I have an iPad, and frankly, I completely fail to see the point of application-based publications, at least from a reader/user’s perspective. I am a Wired subscriber, and I’m not willing to pay for another copy of the magazine on my iPad, particularly when most of the content is also available for free from their website. Video-enhanced ads — one of the big selling points of the Wired app — do not fill me with excitement in the same way they do, I suspect, for the advertisers themselves. While it’s briefly amusing to be able to see a 360º view of an Audi, I’m not in the market for an Audi, and I don’t care to see what the passenger side looks like.
A far more interesting interface for news is Flipboard, which is a sort of RSS aggregation reader on psychedelics. Instead of simply presenting you with a list of your Google Reader feeds, it extracts images from the feeds (along with your Twitter and Facebook feeds, optionally) and presents you with something that looks more like a “real” magazine than most of the magazine apps do. While it doesn’t add any efficiency to the task of navigating your news feeds, it does so in an interesting and relatively novel way.
Flipboard didn’t really become interesting to me, though, until it added the ability to add your own Google Reader feeds, rather than a pre-selected list of “partner” feeds, which is how it launched. One of the things that media companies need to understand is that these much-touted partnerships are rarely of interest to anybody but themselves and the companies they’re partnering with, the same way wifty ad technology is rarely interesting to anybody but advertisers and the people who depend upon advertising income. Even so, Flipboard is cute, the kind of thing I’d read on the john in the morning, but I use it far less than I use Reeder and River of News, my two favorite RSS aggregator apps for the iPad. (I like River of News’s feed organization 100% better than Reeder’s, but it has some small UI quirks that keep me using Reeder for now; I hope that changes soon.)
You would think that the success of tools like Instapaper might be a flagpost for online media publishers trying to figure out how to succeed: people don’t want flashy UIs in their text-based publications. They usually just want to read the goddamn articles and look at the pictures therein. Multimedia is fine, I suppose, but as a parallel alternative method for retrieving information. I don’t know about you, but when I see a link to an interview and follow it only to discover that the interview is a video or audio file, not text, I’m often irritated. Multimedia content is usually less dense than text; oftentimes a touted multimedia “interview” is a 30 second clip of some toadying goofball asking a celebrity two banal questions.

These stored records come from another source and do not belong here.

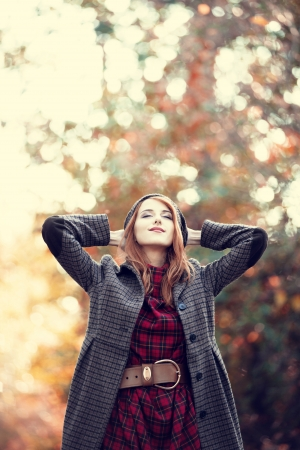 Style redhead girl at beautiful autumn alley. Stock Photo - 16141445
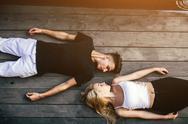 Couple lying together on the hardwood floor Stock Photos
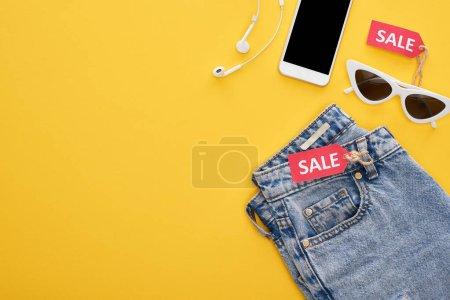 Photo pour En haut des jeans, lunettes et smartphone avec écouteurs avec étiquettes de vente sur fond jaune - image libre de droit
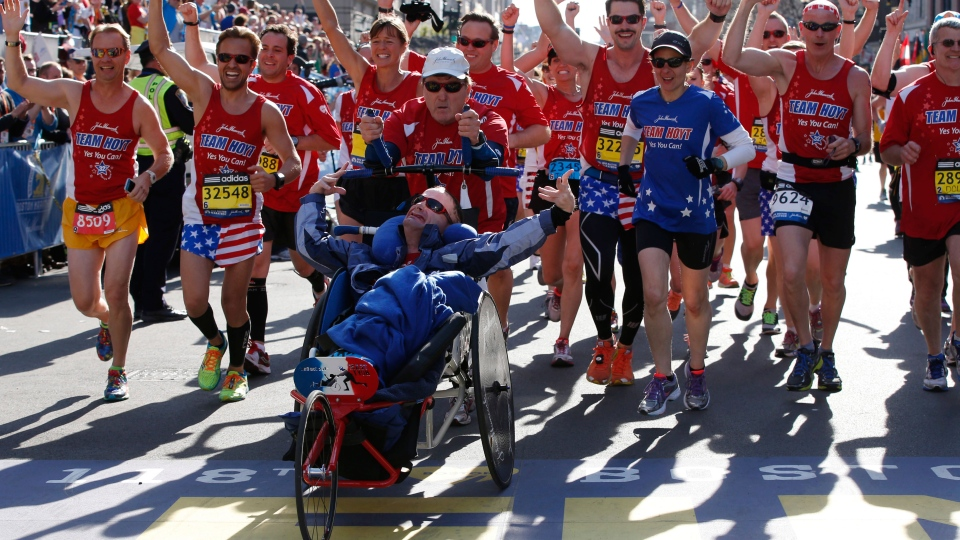 Dick Hoyt and Rick Hoyt, from Holland, Mass., cross the finish line surrounded by supporters in the 118th Boston Marathon, Monday, April 21, 2014 in Boston. The Hoyts have said this, their 32nd Boston Marathon, will be their last. (AP / Elise Amendola)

You’d think we’d gotten past that idiotic idea, oft-espoused in the late 1990s and early 2000s, that nobody will read more than 500 words of text online. Instapaper’s success alone would seem to prove otherwise. I don’t mind reading 2000-3000 word articles or more on my iPad. I just mind reading them broken up into twelve pages that I have to load — along with all the ads and chrome that online publications are pathologically incapable of not adding to every page. I often click on the “printable version” button just to read the article in some sort of mental peace.
I’ve been thinking a lot about how to make a successful online newspaper/magazine, and I’ll get into that soon. Meanwhile, I offer this suggestion to publishers: stop this whole multimedia app dick measuring contest and focus on building a web-based magazine that people actually want to read. It’s cheaper in the long run.